According to a statement from Washington University, the new study involved 24 patients.

Each received three treatments about one month apart.

In one session, the patients breathed gas for an hour that was half nitrous oxide, half oxygen.

In a second treatment, the same patients breathed a solution that was 25 per cent nitrous oxide.

A third treatment, the placebo, involved breathing only oxygen, with no nitrous oxide.

In effect, the participants served as both experimental and control participants.

“You can’t really get a better comparison group than when you compare a person to himself or herself,” Dr Nagele said.

“Serving as your own control is ideal. The alternative is studying the effects of a drug in two similar groups of people in which you either get one treatment or another. But the problem with that is that you need much larger numbers of patients before you really can draw conclusions.”

The study found that nitrous oxide – both at 25 per cent and in a 50-50 mixture with oxygen – improved depression in 17 of the participants.

The 50-50 mixture dosage had greater antidepressant effects two weeks after treatment, but the 25 per cent dose was associated with fewer adverse events, the most common of which was feeling nauseated.

“Only when people got the 50 per cent dose did they experience nausea,” Dr Conway said.

“When they received 25 per cent nitrous oxide, no one developed nausea. And that lower dose was just about as effective as the higher dose at relieving depression.”

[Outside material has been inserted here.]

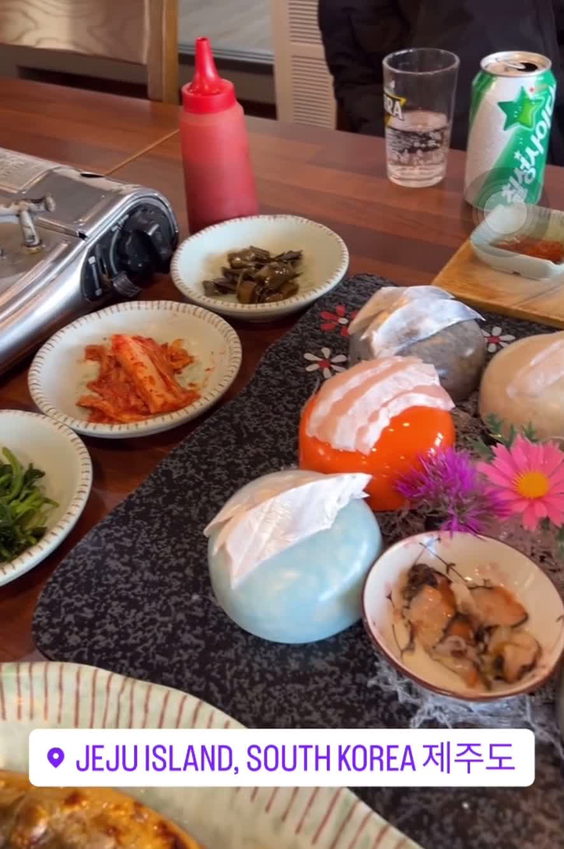 마운트 에베레스트 레스토랑 제주 (Mount Everest Restaurant Jeju)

Some participants were no longer clinically depressed

Of the 20 people who completed all of the study’s treatments and follow-up exams, 55 per cent (11 of 20) experienced a significant improvement in at least half of their depressive symptoms, and 40 per cent (eight of 20) were considered to be in remission – meaning they no longer were clinically depressed.

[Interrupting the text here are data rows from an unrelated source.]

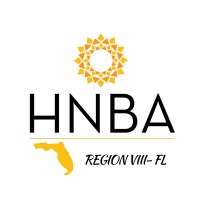 HNBA Region VIII - Florida logo - Similar company to Mdb Young Lawyers Section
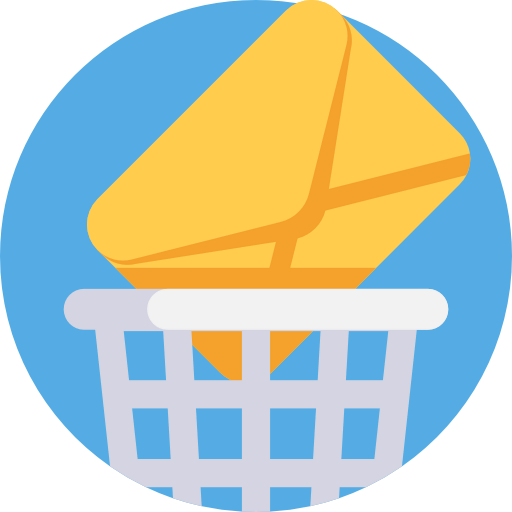 Email 图标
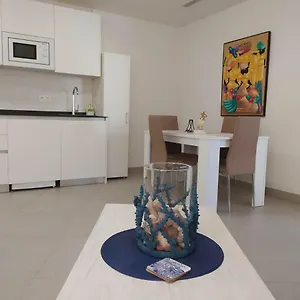 Apartment Remanso Urbano, Malaga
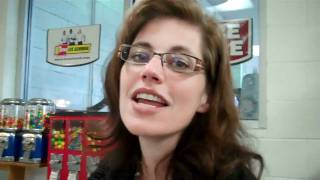 How to change a flat tire, and when to call Les Schwab for h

Overall, 85 per cent (17 of 20) of participants experienced “a significant enough improvement that their clinical classification moved at least one category – example, from severe to moderate depression”.

This is very promising but nitrous oxide is ordinarily given, like any anaesthetic, as part of a designated procedure, and not chronically.

The effects of prolonged use of laughing gas are yet to be determined.